[The following excerpt is taken from an article regarding the first award recipients, Col. Donald H. and Patricia Randell in April 1989 SWFAS newsletter]
- The distinction is conferred in recognition of major accomplishments in any of three fields: archaeological research, education in the area’s prehistory, and conservation of archaeological resources.
- Eligible are individuals in these categories: Landowners and/or developers, educators, government employees, worker in both print and electronic media, and both amateur and professional archaeologists.
- The award is named for the late Dr. Craighead, who did pioneering research in the region’s environment and who exercised a great impact on young people with whom he came in contact.
Craighead Award Recipients
1989 Col. Donald H. and Patricia Randall
1990 Robin and Jan Brown
1991 Dr. William H. Marquardt
1992 Arthur R. Lee
1993 Bonita Bay Properties, Inc.
1994 Kevin Lollar
1996 Dr. Randolph J. Widmer and wife Dr. Rebecca Storey
1997 John Beriault
1998 Robert S. Carr
2000 George Luer
2002 Corbett Torrence
CRAIGHEAD AWARD SEEN AS TOOL TO FORWARD GOALS OF SOCIETY
The Dr. Frank C. Craighead, Sr., Award was conceived by the Southwest Florida Archaeological Society’s board of directors as a means of forwarding the organization’s goals of learning more about the early residents of the area, disseminating that information, and preserving its evidences. The heavy influx of new residents and tourist to the Southwest Florida area is creating an unprecedented demand for housing and facilities which, in turn, is stimulating construction and development, with a resultant threat to aboriginal habitation and activities sites. At the same time, a flourishing black market in artifacts has prompted widespread violation of burial and other important sites. In the face of these challenges, the Society carries out a number of activities to stimulate awareness of the importance of the history locked in the area’s soils and of preserving it. It is the hope of its membership that the Craighead award will help in this effort, as well as in encouraging the development and dissemination of information about the area’s past.
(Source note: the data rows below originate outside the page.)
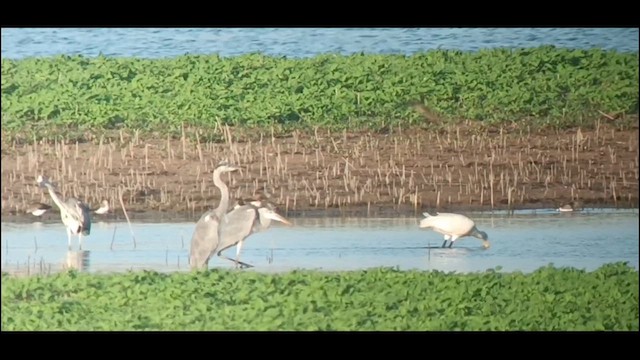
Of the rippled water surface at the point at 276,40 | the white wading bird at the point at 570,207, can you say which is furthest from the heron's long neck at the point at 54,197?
the white wading bird at the point at 570,207

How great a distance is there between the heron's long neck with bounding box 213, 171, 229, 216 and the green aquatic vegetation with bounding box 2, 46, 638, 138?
326 millimetres

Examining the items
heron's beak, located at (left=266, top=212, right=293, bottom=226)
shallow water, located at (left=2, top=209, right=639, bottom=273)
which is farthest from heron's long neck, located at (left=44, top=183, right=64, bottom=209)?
heron's beak, located at (left=266, top=212, right=293, bottom=226)

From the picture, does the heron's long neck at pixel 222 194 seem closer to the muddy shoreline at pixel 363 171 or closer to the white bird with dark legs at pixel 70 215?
the muddy shoreline at pixel 363 171

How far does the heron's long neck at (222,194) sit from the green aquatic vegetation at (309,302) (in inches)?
13.9

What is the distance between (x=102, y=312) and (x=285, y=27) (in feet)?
6.21

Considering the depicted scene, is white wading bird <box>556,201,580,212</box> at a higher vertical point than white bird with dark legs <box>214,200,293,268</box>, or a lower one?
higher

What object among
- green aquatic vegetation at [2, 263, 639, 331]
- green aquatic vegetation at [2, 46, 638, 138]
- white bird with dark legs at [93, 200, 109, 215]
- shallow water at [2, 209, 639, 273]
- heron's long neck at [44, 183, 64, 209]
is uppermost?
green aquatic vegetation at [2, 46, 638, 138]

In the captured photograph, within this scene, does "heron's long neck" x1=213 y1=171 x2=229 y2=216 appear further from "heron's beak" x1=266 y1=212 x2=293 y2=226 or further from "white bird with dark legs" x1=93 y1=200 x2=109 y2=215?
"white bird with dark legs" x1=93 y1=200 x2=109 y2=215

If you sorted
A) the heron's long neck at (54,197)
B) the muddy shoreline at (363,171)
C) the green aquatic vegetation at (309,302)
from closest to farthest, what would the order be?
the green aquatic vegetation at (309,302), the heron's long neck at (54,197), the muddy shoreline at (363,171)

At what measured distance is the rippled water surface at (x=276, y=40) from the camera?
930 cm

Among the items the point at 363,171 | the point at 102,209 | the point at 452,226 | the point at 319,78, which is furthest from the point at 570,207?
the point at 102,209

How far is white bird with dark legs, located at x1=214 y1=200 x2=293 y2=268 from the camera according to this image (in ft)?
30.1

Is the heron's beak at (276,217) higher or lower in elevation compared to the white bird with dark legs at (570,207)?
lower
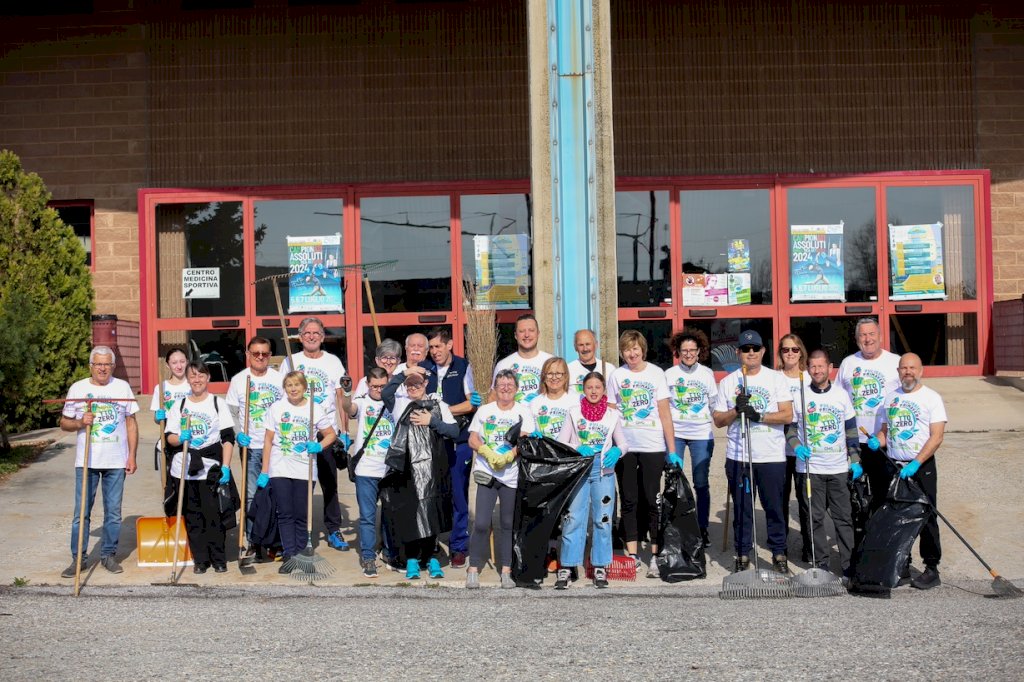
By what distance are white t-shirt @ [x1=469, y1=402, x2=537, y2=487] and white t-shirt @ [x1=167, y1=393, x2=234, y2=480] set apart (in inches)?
74.7

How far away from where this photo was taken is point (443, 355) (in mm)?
8750

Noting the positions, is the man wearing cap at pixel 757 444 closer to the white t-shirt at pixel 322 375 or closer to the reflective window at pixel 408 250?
the white t-shirt at pixel 322 375

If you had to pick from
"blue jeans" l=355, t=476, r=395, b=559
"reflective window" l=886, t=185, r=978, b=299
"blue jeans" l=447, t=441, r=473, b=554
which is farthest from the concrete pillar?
"reflective window" l=886, t=185, r=978, b=299

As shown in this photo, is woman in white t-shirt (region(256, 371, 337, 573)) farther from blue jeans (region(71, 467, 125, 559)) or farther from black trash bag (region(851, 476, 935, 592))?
black trash bag (region(851, 476, 935, 592))

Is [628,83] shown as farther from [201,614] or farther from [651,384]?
[201,614]

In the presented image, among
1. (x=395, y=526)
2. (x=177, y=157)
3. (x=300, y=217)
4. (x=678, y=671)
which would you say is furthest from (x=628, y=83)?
(x=678, y=671)

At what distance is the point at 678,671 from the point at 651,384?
311 cm

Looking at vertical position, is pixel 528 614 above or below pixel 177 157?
below

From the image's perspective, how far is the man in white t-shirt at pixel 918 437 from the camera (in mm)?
7695

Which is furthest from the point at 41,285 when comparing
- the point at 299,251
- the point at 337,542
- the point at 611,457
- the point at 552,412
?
the point at 611,457

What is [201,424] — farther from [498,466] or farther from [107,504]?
[498,466]

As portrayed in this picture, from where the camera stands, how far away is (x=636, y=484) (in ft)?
27.1

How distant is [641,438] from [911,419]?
5.88ft

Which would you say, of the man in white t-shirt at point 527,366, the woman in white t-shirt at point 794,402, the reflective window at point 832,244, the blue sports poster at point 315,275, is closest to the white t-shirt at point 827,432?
the woman in white t-shirt at point 794,402
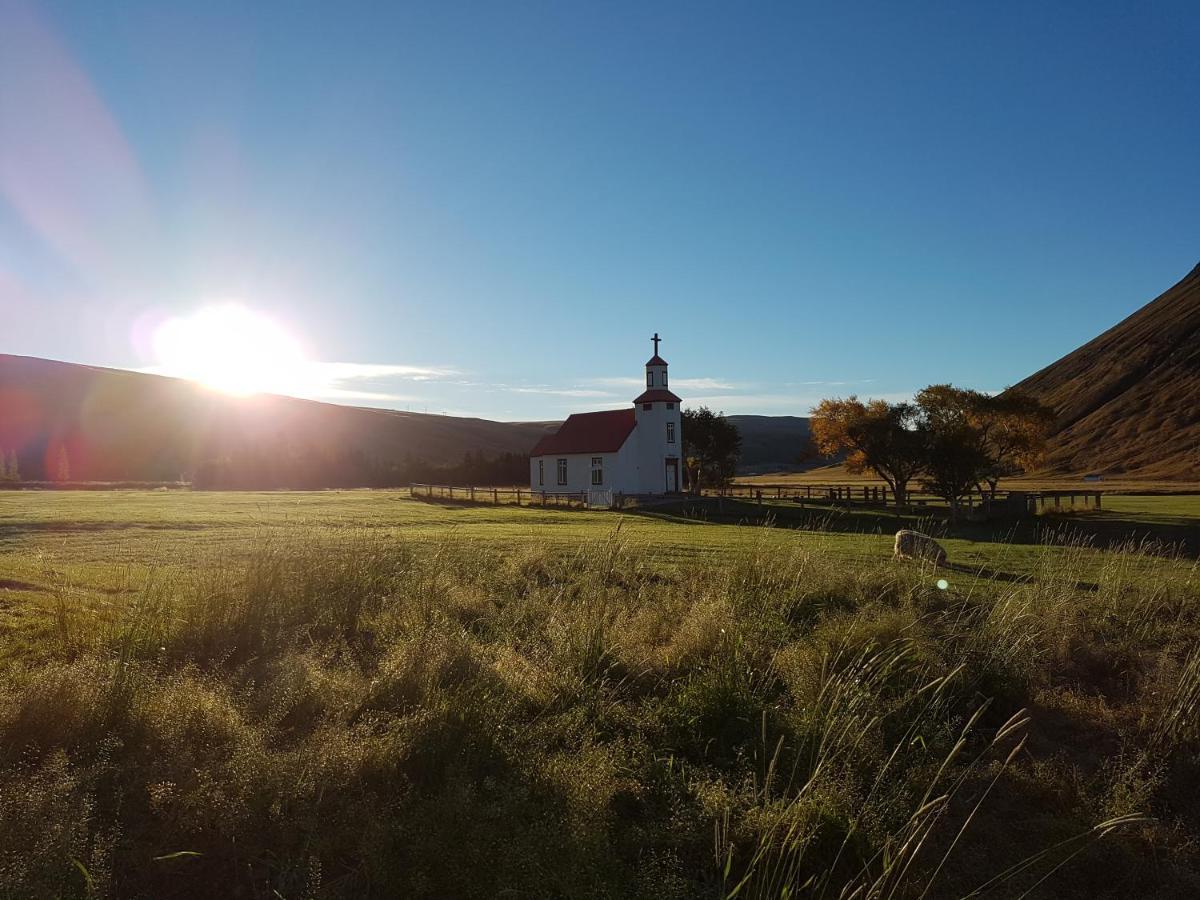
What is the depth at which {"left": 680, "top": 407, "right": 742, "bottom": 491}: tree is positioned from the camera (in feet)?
198

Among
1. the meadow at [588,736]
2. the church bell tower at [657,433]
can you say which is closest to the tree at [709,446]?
the church bell tower at [657,433]

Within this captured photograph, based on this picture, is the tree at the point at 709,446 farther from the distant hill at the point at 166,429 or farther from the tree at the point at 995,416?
the distant hill at the point at 166,429

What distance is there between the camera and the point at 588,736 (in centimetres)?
722

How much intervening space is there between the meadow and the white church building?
3898cm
Individuals and organizations in a number of fields are considered for the award, although only one is conferred annually. These are: Educators in primary, secondary and higher schools and other educational institutions; representatives of the media, both print and electronic; both avocational and professional archaeologists; and landowners and developers. Criteria used in judging candidates include impact of the individuals’ efforts, considering both primary and secondary audiences; duration of the results of activities; and evident effectiveness of candidates’ efforts. Under these criteria, modest programs carried out over a period of time can compete with more dramatic, but single-event efforts.
Use of Dr. Craighead’s name for the award has been graciously granted by his widow, who is a Naples resident. The distinguished scientist was chief entomologist of the U.S. Department of Agriculture’s Forest Service at the time of his retirement in 1950. It was then that he started a second career studying the environment of the Everglades region, research that resulted in a new understanding of the area, opening new fields of study and furthering concern for the conservation of wetlands and coastal resources. Although his interest in archaeology was secondary, it had a great impact upon the young people with whom he came in contact and through them study of the Southwest Florida’s prehistory has been greatly enhanced.